--- Task requirements ---
For the string "frames", state how many lines of the data hold it. Give nothing besides the number.
◆ ◆ ◆ ◆ ◆ ◆ ◆
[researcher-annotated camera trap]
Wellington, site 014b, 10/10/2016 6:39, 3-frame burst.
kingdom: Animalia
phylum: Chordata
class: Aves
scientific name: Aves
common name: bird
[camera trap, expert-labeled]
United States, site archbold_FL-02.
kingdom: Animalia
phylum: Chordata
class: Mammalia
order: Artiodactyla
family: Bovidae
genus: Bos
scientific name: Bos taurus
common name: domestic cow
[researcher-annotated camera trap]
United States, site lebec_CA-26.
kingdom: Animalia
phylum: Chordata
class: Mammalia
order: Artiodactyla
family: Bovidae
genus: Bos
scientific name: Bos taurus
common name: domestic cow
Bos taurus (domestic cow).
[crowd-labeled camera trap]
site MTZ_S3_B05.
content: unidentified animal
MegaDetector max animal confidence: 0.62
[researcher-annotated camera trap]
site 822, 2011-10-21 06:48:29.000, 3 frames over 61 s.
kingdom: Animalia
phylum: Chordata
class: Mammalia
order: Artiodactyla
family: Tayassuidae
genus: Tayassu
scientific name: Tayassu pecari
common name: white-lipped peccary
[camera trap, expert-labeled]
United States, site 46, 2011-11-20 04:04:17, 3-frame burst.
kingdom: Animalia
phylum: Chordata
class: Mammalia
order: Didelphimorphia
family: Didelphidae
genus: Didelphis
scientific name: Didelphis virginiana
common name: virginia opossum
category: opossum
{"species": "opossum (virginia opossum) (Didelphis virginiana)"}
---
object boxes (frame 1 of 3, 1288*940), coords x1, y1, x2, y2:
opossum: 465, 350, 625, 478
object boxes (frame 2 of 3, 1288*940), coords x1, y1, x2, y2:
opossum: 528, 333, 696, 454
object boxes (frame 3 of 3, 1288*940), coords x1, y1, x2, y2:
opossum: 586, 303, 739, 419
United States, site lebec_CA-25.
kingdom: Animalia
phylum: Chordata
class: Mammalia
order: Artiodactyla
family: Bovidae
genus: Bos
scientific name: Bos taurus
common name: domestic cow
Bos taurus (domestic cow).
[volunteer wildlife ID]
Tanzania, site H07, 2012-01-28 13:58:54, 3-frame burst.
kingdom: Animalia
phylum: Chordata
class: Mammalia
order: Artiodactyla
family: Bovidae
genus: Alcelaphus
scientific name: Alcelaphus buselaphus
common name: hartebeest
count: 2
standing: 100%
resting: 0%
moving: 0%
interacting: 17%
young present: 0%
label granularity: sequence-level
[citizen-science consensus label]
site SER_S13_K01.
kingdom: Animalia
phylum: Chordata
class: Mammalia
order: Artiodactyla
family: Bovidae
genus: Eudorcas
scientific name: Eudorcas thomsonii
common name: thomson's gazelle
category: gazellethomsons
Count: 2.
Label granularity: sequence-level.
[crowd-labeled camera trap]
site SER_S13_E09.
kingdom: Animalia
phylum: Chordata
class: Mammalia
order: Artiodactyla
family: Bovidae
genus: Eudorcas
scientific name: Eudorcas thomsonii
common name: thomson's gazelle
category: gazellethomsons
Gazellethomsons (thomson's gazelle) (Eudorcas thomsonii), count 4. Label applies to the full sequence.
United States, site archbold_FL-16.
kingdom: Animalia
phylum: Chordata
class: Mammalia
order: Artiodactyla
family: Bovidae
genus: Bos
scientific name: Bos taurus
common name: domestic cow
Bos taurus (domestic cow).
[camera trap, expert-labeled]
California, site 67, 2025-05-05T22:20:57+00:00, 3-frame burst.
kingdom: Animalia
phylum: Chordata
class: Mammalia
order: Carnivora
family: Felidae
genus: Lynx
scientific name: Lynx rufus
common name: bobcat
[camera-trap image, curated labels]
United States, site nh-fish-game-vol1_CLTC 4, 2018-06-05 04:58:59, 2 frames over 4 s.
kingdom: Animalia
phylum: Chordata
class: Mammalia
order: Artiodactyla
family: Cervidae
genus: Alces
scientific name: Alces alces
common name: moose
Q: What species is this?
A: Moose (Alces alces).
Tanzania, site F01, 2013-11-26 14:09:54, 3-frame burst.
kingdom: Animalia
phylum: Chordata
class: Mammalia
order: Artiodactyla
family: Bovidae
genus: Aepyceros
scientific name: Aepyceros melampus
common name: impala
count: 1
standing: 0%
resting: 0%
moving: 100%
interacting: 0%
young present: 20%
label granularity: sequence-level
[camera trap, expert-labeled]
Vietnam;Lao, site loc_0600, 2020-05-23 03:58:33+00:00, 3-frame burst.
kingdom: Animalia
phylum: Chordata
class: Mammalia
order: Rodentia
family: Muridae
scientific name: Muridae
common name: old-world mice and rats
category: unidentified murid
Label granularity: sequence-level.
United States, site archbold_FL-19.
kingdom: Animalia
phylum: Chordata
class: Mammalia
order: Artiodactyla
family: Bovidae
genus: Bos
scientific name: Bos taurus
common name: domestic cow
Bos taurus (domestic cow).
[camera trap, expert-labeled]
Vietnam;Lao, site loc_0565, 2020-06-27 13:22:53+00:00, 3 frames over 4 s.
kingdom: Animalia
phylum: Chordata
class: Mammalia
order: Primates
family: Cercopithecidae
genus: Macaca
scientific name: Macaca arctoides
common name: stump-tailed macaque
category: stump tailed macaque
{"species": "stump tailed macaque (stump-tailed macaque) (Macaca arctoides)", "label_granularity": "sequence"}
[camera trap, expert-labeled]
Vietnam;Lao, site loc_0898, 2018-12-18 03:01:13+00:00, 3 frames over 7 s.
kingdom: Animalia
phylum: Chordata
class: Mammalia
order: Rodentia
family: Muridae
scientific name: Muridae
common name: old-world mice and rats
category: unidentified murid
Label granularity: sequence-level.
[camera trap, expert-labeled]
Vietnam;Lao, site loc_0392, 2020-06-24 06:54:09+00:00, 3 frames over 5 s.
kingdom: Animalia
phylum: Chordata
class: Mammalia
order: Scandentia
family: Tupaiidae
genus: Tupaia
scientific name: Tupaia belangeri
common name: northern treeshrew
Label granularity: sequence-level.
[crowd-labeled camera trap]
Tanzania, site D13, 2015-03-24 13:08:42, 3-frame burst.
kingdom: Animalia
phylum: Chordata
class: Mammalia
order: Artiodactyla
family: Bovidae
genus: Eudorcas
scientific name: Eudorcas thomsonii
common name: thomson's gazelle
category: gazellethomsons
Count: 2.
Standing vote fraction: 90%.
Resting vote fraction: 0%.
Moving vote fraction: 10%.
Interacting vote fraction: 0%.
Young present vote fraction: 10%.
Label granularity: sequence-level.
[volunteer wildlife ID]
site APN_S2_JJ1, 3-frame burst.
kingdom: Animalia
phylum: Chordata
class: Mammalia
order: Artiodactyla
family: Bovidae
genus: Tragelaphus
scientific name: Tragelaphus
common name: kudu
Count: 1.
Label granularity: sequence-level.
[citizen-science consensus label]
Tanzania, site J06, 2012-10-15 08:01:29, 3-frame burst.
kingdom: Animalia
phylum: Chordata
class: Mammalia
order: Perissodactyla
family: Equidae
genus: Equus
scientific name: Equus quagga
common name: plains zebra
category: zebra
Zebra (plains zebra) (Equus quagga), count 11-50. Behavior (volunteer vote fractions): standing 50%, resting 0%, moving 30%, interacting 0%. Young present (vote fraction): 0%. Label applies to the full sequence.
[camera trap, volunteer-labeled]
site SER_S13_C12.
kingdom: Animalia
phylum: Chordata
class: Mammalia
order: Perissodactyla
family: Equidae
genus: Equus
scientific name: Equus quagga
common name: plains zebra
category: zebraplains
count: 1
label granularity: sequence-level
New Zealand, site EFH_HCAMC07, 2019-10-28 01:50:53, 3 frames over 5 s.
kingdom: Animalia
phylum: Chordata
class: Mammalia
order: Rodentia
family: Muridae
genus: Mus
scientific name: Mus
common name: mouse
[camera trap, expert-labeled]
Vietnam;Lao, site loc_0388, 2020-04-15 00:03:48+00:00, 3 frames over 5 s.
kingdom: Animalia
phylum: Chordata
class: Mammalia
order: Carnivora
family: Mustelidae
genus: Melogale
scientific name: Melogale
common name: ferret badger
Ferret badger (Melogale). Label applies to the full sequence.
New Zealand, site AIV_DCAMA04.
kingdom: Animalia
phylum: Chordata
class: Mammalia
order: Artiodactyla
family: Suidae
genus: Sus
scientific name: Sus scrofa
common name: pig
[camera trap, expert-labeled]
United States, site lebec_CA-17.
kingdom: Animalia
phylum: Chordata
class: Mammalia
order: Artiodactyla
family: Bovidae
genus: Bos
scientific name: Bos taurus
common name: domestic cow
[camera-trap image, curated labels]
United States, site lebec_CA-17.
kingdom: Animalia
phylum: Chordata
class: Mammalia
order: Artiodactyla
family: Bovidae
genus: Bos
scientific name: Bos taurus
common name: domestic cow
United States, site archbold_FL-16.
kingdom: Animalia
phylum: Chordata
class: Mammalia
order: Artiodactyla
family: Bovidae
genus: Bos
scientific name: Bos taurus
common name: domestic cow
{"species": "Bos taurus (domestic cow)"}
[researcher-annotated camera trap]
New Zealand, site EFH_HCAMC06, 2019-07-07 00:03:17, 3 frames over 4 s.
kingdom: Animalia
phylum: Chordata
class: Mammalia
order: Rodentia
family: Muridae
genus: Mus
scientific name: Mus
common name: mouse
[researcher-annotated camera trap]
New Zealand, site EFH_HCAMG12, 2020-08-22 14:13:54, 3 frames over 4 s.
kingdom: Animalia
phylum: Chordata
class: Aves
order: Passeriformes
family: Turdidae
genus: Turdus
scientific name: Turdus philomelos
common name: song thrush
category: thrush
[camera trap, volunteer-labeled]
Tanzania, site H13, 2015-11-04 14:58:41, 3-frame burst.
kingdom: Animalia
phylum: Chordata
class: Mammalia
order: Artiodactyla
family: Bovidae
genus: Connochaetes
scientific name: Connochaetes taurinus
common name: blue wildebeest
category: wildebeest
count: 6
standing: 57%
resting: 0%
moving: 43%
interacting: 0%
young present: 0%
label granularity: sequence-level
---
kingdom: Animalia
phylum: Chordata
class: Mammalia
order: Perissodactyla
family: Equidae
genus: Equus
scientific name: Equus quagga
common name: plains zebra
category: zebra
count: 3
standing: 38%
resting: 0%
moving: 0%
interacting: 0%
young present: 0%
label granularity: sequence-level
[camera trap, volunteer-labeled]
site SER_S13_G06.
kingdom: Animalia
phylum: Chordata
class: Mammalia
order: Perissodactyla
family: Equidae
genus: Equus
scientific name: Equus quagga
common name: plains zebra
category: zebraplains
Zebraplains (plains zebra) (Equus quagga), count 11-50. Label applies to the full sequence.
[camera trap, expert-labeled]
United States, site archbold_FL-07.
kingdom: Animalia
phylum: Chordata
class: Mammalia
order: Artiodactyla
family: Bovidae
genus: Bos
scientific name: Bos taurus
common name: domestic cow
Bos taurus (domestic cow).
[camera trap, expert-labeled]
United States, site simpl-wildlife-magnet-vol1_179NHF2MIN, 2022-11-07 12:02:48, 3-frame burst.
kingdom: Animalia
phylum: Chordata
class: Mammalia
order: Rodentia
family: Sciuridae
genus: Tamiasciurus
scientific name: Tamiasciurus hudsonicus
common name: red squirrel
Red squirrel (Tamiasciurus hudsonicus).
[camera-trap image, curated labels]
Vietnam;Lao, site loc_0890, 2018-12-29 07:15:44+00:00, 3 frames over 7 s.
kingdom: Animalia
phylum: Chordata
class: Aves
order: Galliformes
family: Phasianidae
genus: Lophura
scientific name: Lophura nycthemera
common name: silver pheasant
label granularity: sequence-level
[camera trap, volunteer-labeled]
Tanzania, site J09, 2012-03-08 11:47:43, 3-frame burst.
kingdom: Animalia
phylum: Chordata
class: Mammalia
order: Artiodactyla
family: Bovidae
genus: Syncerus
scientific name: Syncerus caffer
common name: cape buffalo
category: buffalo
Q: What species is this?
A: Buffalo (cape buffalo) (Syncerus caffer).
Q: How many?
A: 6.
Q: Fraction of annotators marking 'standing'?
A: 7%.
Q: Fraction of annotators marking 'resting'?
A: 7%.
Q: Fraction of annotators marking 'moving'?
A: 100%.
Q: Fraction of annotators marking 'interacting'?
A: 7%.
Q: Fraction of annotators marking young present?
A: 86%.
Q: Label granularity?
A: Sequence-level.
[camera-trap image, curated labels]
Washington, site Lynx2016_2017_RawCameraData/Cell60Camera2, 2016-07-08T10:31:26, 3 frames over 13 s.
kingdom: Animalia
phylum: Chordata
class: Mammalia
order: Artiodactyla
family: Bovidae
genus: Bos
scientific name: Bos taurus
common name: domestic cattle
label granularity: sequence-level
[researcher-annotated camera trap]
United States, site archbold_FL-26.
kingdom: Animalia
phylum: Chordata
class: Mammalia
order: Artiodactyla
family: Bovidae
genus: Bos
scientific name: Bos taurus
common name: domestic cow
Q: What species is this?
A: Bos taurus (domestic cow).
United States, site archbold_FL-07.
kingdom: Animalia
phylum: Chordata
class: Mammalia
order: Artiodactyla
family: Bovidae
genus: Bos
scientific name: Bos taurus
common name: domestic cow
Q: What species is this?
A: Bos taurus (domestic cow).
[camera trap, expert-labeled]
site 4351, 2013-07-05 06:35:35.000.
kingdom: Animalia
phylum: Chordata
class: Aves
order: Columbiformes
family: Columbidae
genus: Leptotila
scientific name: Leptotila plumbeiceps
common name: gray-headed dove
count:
◆ ◆ ◆ ◆ ◆ ◆ ◆
--- Answer to this task ---
11